Now thousands, no hundreds of thousands, of people are prepared to vote for a party that wants to pack people born in Britain onto planes to live in a country they’ve never visited, simply to protest at the way the country’s being run ? Are you serious ?
Sure, if you want to shock the political elite out of what you perceive to be their complacency then that is one way to do it. But how many people who genuinely want to register their discontent with the major political powers in the land feel compelled to vote Nazi just to do so ?
But still the main parties come up with the ‘Forgive them, Lord, for they know not what they do’ line. A protest vote is a protest vote, whether it’s for fascists or the Greens. If that’s true, and voting intentions are reduced to a game of sticking the tail on the donkey then what does that say about our level of democratic sophistication ? No, don’t answer that.
So what are we left with ? People susceptible to the casual, off-the-cuff, discrimination against those who might be easily described as “not like us” because they have dark skin, wear strange clothes, or have “funny sounding” names.
But we are not allowed to call these people racists because their viewpoints are based largely on ignorance and once we make them see the folly of their muddled thinking they will all be champions for race relations.
Hang on, though, these “others” that they see as a threat because they fail to understand them properly have been here for decades.

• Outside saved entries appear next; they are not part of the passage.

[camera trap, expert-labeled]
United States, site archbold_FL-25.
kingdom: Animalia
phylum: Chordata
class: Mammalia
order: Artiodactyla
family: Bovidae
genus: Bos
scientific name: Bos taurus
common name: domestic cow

We’ve had plenty of time to explain their differences in non-threatening terms, plenty of time to change attitudes, make the places we live in multi-ethnic.
And it has not all been a failure.In real numbers those voting BNP are still a small minority, and most of us would have no truck with the party. However, there is obviously still work to be done if enough votes can be mustered to elect the BNP in a national poll. Pretending that the majority of those votes are cast by people who are not racist suggests there are some who simply want to wake up in the morning and find out it was all a bad dream.
David Cameron can talk all he wants about the “shame” of his country sending BNP members to Brussels and Strasbourg. But surely now is the time for him and Messrs. Denham, Cruddas and Burnham to stand up and fight racism in ways that mean something, rather than try to make limp excuses on behalf of those who are induced to misuse democracy for the aims of right-wing extremism.